++++ FRAGMENT STRONY

Lista życzeń
Koszyk
Twój koszyk jest pusty
Kontynuuj zakupy

Rozwój i wychowanie (747 Wątki)

METODA DOMANA

Data utworzenia : 2015-03-13 19:04 | Ostatni komentarz 2020-11-15 22:55

konto usunięte

6487 Odsłony
36 Komentarze

Hej zna ktoś albo stosuje naukę czytania bądź liczenia metodą Domana? Zastanawiam się nad zakupem tych kart dla córci;)

2015-04-20 22:47

Pierwsze usłyszałam o tej metodzie, ale musze przyznać, ze jest dosć ciekawa i warto zainwestować w nią , w końcu rozwój dziecka jest najważniejszy.

2015-04-17 21:32

U mnie w domu dużo się czytało, a to za sprawą taty, który studiował bibliotekoznawstwo. Uwielbiałam popołudnia kiedy oboje leżeliśmy pod kocami z filiżankami herbaty i zaczytywaliśmy się w książkach. Do tej pory jest tak, że czytamy wspólnie książki, zaznaczając sobie ciekawe fragmenty o których dyskutujemy, tata robi mi zakładki z cytatami z danej książki, które ujmują mnie za każdym razem. Moja siostra jest starsza..ale to ja zdecydowanie bardziej jestem humanistką i więcej książek czytam i mam nadzieję, że to zamiłowanie moja córka odziedziczy po mnie, albo po dziadku..:)

2015-04-17 13:01

Aga - wydaje mi się, że to i tak wszystko zależy od dziecka. Moja siostra np. czytała płynie w wieku 4 lat. Nikt z nią nie ćwiczył w żaden sposób. Po prostu dużo się z nią rozmawiało i moja mama czytała jej od samego początku. Z kolei jak urodziłam się ja, to już nie było tyle czasu na czytanie, więc ja nauczyłam się później ;p Mojej siostrze to zostało, że pochłania książki. Czyta w takim tempie, że to jest wręcz niesamowite. A przecież nikt nie uczył jej tego... Nie stosował żadnych metod. Mi nawet nie chodzi o stosowanie tej metody na 100%, ale jako urozmaicenie zabawy. Lilka - filmiku nie widziałam, ale weszłam sobie na tego bloga i znalazłam post o czytaniu i kartach.

++++++++
++++ PRZEKAZANE INFORMACJE

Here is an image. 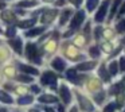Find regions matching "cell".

++++++++

(ZADANIE):
Kontynuuj dyskusję o metodzie Domana, zaczynając od tekstu następującego po ostatnim zdaniu fragmentu strony.

(ROZWIĄZANIE ZADANIA):
2015-04-17 10:31

Martyna -1988 też bym chciala zeby moja malutka tak uwielbiala książeczki narazie ma 4 miesiące i czyta razem ze mna :) po swojemu sobie guga;) a z tymi kartami tez myslalam żeby stworzyć je samemu, klio69 na allegro mozna kupoc gotowy zestaw białych kart przygotowanych do zapisania, nie wiem czy nie na tam nawet instrukcji jak je wykonać. Jednak ostatnio przeczytałam artykuły ze dzieci uczone metoda domana może i szybko naucza sie czytac ale nie znaczy to ze beda czytaly szybciej i lepiej od swoich rówieśników w wieku przedszkolnym.... i znowy zaczelam sie zastanawiać czy iść w ta metode czy poszukac czegoś innego

2015-04-17 08:52

Martyna jeśli podejmiesz się tego zadania względem samodzielnego tworzenia kart to podziel się koniecznie tym z nami :) W mojej wyobraźni pojawiają się już kolorowe kartki zapisane słowami..choć z drugiej strony wiadomo, że wystarczy zwykła biała kartka, która nie ma aż tak dużych bodźców kolorystycznych, które mogą rozproszyć dziecko. Również zaczytywałam się w tej metodzie, której tak naprawdę są różne odmiany, lecz wszystkie prowadzą do tego samego. Nawet znalazłam filmik u mamy z naszego forum "Jaśkowe klimaty" widziałyście?

2015-04-16 12:25

aga1989 - ten filmik na youtubie widziałam już jakiś czas temu, ale nie słyszałam nic na temat metody Domana. Teraz (dzięki Tobie) doczytałam więcej i jestem zachwycona! Uwielbiam ten rodzaj aktywności i zabawy z dziećmi. Mojej córce czytam od pierwszych dni jej życia (mąż z wykształcenia polonista, teściowa polonistka, moja mama nauczyciel nauczania początkowego ;p). Z każdej strony zasypywani byliśmy książeczkami, zresztą moja Mała uwielbia słuchać jak ktoś jej czyta. Mamy też książeczki kontrastowe ( o których wspominała klio69). Teraz zresztą coraz częściej sama bierze książeczkę i udaje, że czyta takim miarowym tonem i przewraca strony (urocze!). Muszę się rozejrzeć za kartami, albo zrobię je sama. Super sprawa! Dzięki :)

2015-04-16 09:48

http://www.wykop.pl/link/2496913/udowodniono-ze-czytanie-nawet-9-miesiecznym-dzieciom-wspomaga-ich-rozwoj/# Wiem że to żadna nowość ale potwierdza to co pisałaś AgnieszkaE-1976 :)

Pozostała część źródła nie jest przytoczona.